Rij-impressie Indian Challenger RR
In de VS kom je het nationale motto ‘Bigger is Better’ op bijna iedere straathoek tegen. Maar om een kilometervreter als een bagger in te zetten op een circuit? Dat is onzin – maar dat is precies waarom dit monster van de raceafdeling van Indian zo fascinerend is.

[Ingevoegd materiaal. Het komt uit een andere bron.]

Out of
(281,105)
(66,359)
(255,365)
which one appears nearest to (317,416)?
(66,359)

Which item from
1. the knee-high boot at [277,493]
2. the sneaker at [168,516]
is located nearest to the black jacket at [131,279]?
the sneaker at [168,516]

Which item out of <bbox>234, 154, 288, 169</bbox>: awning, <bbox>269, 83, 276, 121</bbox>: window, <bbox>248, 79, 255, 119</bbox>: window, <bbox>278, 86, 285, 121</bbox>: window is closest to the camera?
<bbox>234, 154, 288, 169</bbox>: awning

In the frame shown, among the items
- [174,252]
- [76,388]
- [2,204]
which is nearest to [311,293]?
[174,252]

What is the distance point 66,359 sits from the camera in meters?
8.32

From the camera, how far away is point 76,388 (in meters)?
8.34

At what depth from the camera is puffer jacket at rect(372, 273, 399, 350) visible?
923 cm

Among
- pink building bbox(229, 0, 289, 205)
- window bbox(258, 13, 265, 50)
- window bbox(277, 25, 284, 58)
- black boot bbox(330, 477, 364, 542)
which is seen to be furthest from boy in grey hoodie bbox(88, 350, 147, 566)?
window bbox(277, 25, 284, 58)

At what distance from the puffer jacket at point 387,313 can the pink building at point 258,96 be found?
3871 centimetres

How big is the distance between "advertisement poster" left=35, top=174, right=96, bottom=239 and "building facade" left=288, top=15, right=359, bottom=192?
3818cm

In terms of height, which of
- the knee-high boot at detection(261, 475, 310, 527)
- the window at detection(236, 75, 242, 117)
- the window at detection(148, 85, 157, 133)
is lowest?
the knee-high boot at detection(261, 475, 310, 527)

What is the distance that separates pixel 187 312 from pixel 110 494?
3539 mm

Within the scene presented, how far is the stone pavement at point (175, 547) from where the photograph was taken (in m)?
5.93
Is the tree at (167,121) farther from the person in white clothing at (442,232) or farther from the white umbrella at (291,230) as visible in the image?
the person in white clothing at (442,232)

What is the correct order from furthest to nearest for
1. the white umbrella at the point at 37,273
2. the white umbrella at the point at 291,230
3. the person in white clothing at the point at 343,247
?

In het land van de onbegrensde mogelijkheden zijn we wel wat gewend als het om gekke ideeën gaat – Amerikanen zijn gewoon een beetje anders. Toen de promotors van het Amerikaanse Superbike-kampioenschap (afgekort AMA) drie jaar geleden na wat alcoholische versnaperingen besloten om een dozijn imponerende baggers van Harley-Davidson en Indian naar Laguna Seca te laten komen voor een showrace, moet de meerderheid van de raceliefhebbers gedacht hebben: “Een show? Wat moeten we hier nu mee?”. Maar de kritiek verstomde in een mum van tijd. De race was een spektakel en een enorm succes. Dit was racen op zijn best, gekruid met een flinke snuf ‘gekkigheid’, die je in de moderne racerij nauwelijks meer tegenkomt. Door het enorme succes in de media groeide het eigenlijke ‘once-in-a-lifetime-event’ uit tot het King-of-the-Baggers-kampioenschap, dat nu tot ver buiten de Amerika furore maakt.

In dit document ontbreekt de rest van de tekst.